The famous photograph of Luke Kelly, his head of flaming curls tilted back as he sings On Raglan Road, is one of the great iconic images associated with Irish folk songs.
It was in Dublin’s Baily pub in 1964 that the poet Patrick Kavanagh told balladeer Luke Kelly that he had a song for him. It soon became a standard in Luke’s repertoire. He eventually recorded the song with the Dubliners in 1971 and it was included on their live album Hometown in 1972. The song in question, On Raglan Road, began life twenty years earlier as a lyric poem written by Kavanagh following his doomed infatuation with Hilda Moriarty, a young medical student from Dingle. Kavanagh befriended Hilda in 1944 when they both lived on Raglan Road.
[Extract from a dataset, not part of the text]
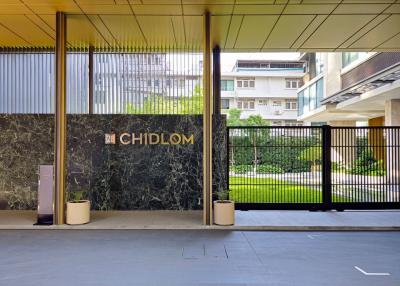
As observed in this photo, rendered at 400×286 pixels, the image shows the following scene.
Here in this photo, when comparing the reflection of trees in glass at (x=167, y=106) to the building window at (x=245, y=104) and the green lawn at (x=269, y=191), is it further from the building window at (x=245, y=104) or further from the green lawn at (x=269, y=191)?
the building window at (x=245, y=104)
She enjoyed the famous poet’s company but at twenty-two she was not interested in having a romantic relationship with this forty-year-old man. Kavanagh, struck by Cupid’s arrow, saw things differently and his ensuing disappointment found expression in his most famous poem that would eventually become On Raglan Road. It was first published in The Irish Press in 1946 as Dark-haired Miriam Ran Away.
Writer Benedict Kiely recalls Kavanagh asking him at that time if his verses could be sung to the tune of The Dawning of the Day. Kavanagh did not live to see his lyric recorded. He died in November 1967. Hilda sent a wreath of roses in the shape of the letter H to his funeral.